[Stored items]
──────────
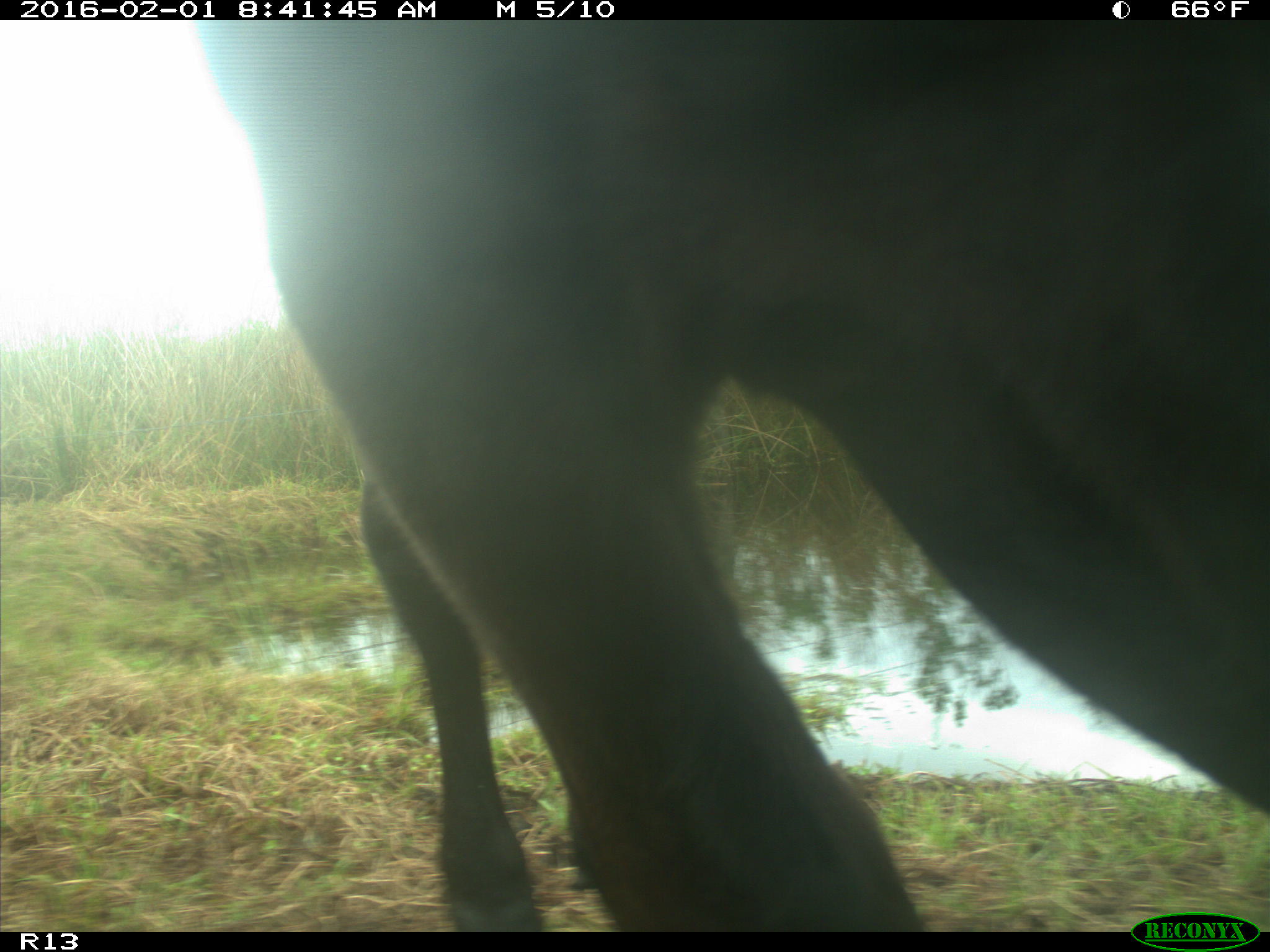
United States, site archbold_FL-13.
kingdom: Animalia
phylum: Chordata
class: Mammalia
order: Artiodactyla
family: Bovidae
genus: Bos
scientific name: Bos taurus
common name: domestic cow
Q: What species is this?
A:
──────────
Assignment — Output all the data above verbatim, leaving out images.

Answer below —
United States, site archbold_FL-13.
kingdom: Animalia
phylum: Chordata
class: Mammalia
order: Artiodactyla
family: Bovidae
genus: Bos
scientific name: Bos taurus
common name: domestic cow
Q: What species is this?
A:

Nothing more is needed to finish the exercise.